Week 5 - Other people have had to use the Cloud API right? How did they get authenticated? It turns out that getting authenticated is as easy as creating a string with the API key despite the numerous attempts that Google's developer sites made to persuade me from using alternate ways of getting authenticated. Curse you Google developer sites. Anyways, finally some progress has been made. We first made the app get tags of items seen in a gallery image. Then we added the ability to get text recognized as well and display it all the screen. Then we tried using the camera code from HW 2 as a CameraSource to get the image to pass to the API, however, the code has lots of tools we won't use like the graphics overlay and face detectors. After a while of trying to take those items out, the code wouldn't run without them in so we decided to use the regular Camera API hoping it wouldn't be bogged down with the extra tools in HW 2. Then we realized that the Camera API was deprecated so we're currently using the Camera2 API which is a lot more code, but it works! We can push a button, it will take a picture, then display tags of items and text seen in the image. The odd part is that it is very slow at doing this (~8 seconds). Calling the API from a gallery image was quick, and looking at the log cat the image is ready within milliseconds. We'll investigate this further at later point.

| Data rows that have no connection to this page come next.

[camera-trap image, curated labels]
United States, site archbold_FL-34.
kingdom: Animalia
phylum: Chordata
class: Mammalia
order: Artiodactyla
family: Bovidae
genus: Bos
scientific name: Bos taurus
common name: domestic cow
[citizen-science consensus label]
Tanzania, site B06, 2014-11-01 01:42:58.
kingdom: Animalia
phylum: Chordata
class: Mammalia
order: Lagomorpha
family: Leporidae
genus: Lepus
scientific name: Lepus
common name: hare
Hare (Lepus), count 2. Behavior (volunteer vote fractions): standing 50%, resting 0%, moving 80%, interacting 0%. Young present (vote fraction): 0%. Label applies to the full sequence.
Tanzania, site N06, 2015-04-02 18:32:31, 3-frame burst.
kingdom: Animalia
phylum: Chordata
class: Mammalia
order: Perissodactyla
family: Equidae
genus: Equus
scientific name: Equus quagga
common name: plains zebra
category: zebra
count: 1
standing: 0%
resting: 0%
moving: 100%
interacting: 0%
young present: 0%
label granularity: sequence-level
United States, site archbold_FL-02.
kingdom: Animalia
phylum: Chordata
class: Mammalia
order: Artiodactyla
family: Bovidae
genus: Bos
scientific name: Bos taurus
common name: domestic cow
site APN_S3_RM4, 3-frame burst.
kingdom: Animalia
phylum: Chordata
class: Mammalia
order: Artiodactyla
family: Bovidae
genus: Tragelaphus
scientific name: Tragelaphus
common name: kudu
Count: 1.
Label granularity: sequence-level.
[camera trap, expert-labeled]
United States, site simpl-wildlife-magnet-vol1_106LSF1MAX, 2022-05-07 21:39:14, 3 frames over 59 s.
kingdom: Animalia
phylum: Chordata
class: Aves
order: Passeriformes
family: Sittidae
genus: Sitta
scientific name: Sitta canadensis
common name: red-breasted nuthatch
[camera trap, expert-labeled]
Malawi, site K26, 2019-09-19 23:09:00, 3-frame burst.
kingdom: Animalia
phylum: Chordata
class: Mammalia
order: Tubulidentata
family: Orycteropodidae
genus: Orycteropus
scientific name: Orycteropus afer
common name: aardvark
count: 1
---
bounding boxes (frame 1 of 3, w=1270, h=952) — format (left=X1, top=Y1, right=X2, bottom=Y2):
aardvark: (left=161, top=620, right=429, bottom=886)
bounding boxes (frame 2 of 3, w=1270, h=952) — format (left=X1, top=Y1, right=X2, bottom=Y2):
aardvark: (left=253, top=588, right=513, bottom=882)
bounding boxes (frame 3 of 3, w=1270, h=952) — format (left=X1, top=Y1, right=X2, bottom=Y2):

Week 5 Part 2 - We added the plain Google sound recognizer function to our project, so on a click of a button, I can say "describe my surroundings" and the app will call "takePicture()" which eventually should call the API. However, even though takePicture() is called after the app realizes the instruction dictated, it says the camera is offline. Maybe it has something to do with threads? Anyways, we don't like having to click the button, we found an open-source project called Porcupine which allows for low power hot word detection, such as Alexa. We think we're close to getting Porcupine implemented, if it works, then we awake the app with "Alexa" hotword (built into Porcupine) and then trigger the listening feature on Google that we're currently triggering with the button. Things are coming together!